Entre las mejores prácticas destacan las siguientes:

  • Solicitar contratos y garantías firmados antes de entregar los bienes.
  • Verificar la identidad, poderes y solvencia de los avalistas.
  • Usar modelos revisados por profesionales y adaptados al país de la operación.
  • Identificar individualmente los bienes sujetos a reserva de dominio.
  • Registrar las garantías cuando la normativa lo exija.
  • Controlar vencimientos mediante alertas y responsables concretos.
  • Conservar originales, acuses de recibo y justificantes de entrega.
  • Comunicar a la aseguradora cualquier modificación relevante.
  • Evitar superar los límites de crédito autorizados.
  • Formar al equipo comercial para que no prometa condiciones incompatibles con la póliza.

Una visión económica, no solo jurídica

La utilidad de una garantía debe medirse por el resultado que puede producir, no solo por su apariencia formal. Un aval difícil de ejecutar, un pagaré emitido por una empresa insolvente o una reserva de dominio sobre bienes sin valor de reventa pueden generar costes sin reducir de manera significativa la pérdida esperada.

Por ello, conviene comparar el coste de obtener y mantener la garantía con el importe y la probabilidad del riesgo. También debe evaluarse el tiempo de recuperación. Una empresa puede tener un derecho sólido, pero necesitar meses para hacerlo efectivo. Durante ese periodo soportará costes financieros, gastos legales y posibles pérdidas de valor.
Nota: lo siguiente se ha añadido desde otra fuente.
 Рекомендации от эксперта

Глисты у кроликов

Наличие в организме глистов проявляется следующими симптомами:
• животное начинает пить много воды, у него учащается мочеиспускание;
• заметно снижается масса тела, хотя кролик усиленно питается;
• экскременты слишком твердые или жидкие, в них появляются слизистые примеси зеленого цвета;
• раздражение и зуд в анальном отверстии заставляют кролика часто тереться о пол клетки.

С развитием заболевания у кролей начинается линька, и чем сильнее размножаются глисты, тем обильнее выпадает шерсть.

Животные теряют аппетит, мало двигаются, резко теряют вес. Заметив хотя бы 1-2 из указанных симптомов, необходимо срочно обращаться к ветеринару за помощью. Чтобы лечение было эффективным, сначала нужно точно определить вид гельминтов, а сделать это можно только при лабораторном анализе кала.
Una combinación eficaz para vender con más confianza

El seguro de crédito aporta previsibilidad financiera y facilita que la empresa venda a plazo sin asumir íntegramente el riesgo de insolvencia. Los avales, pagarés y reservas de dominio refuerzan esa protección desde distintos ángulos, siempre que se utilicen de forma coherente y legalmente válida.

El aval añade un responsable potencial; el pagaré ordena y documenta el compromiso de pago; la reserva de dominio preserva los derechos sobre determinados bienes. La póliza, por su parte, establece el marco de cobertura, las obligaciones de prevención y el mecanismo de indemnización y recobro.

La clave está en entenderlos como piezas de una misma política de crédito. Antes de aceptar una operación, hay que comprobar la solvencia del comprador, elegir la garantía adecuada, revisar su exigibilidad y confirmar cómo encaja con el seguro contratado. Después, es imprescindible controlar vencimientos, comunicar incidencias y conservar toda la documentación.

Cuando estos elementos se coordinan, la empresa no solo mejora sus posibilidades de cobrar: también obtiene información más precisa para decidir a quién vende, en qué condiciones y con qué nivel de exposición. Esa gestión ordenada convierte las garantías en un verdadero complemento del seguro de crédito, en lugar de dejarlas como simples formalidades contractuales.